Rachel Dolezal has just published a memoir: “In Full Color: Finding My Place in a Black and White World.” It’s just about as odd as you’d expect.
In addition to talking about growing up with her strictly religious parents when, she claims, she identified as black, Dolezal writes about such life highlights as being born in a teepee with Jesus Christ as a witness and being so poor that she played ball with freshly cut off chicken heads.
She wrote that she had read her grandmother’s National Geographic magazines, where she learned where blackness came from.
–Rachel Dolezal describes oppression she faced while identifying as black–
“I’d stir the water from the hose into the earth … and make thin, soupy mud, which I would then rub on my hands, arms, feet, and legs,” she wrote. “I would pretend to be a dark-skinned princess in the Sahara Desert or one of the Bantu women living in the Congo… imagining I was a different person living in a different place was one of the few ways … that I could escape the oppressive environment I was raised in.”
In the book, she also claimed that she was molested by her brother and that her parents would beat her for things as small as breaking a dish.
It wasn’t until her parents adopted four black children, which she says they did for tax reasons, that she “felt like I was truly part of a family.”

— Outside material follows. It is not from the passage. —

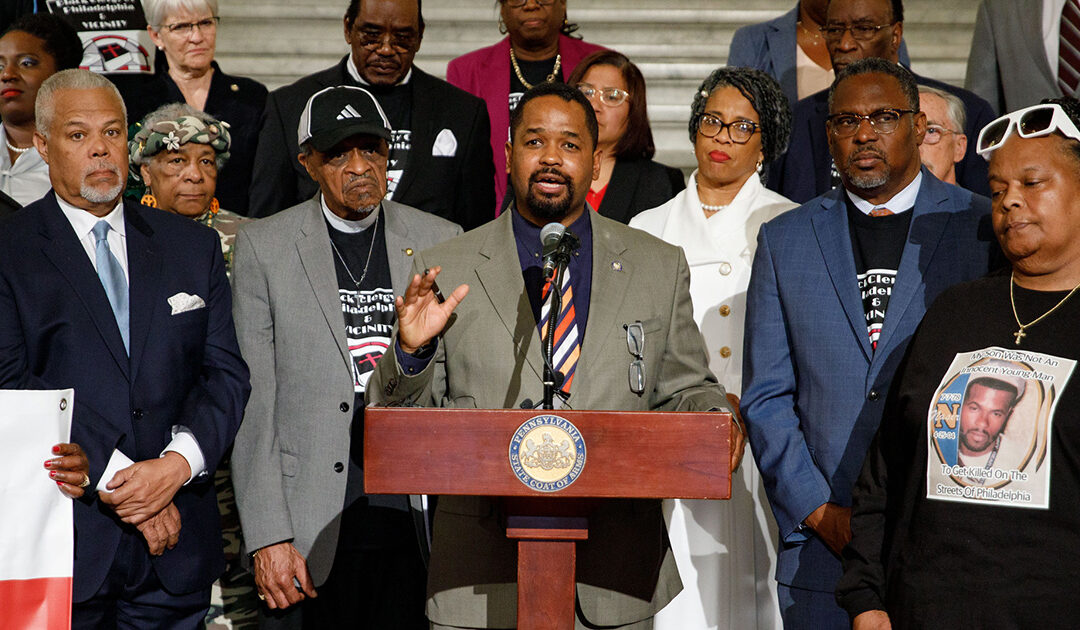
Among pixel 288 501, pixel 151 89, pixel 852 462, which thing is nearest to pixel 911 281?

She then left her Montana home and attended college in Mississippi, where she began to change her look to fit what she saw as her identity. “As I got more involved with the [Black Student Association], campus activism, and my artwork, the more Afrocentric my appearance became,” Dolezal wrote.
She added, “It became easier for me to let them make assumptions about me. I noticed how much more relaxed and comfortable Black people who assumed I was Black were around me.”
“I felt less like I was adopting a new identity and more like I was unveiling one that had been there all along. Finally able to embrace my true self, I allowed the little girl I’d colored with a brown crayon so long ago to emerge.”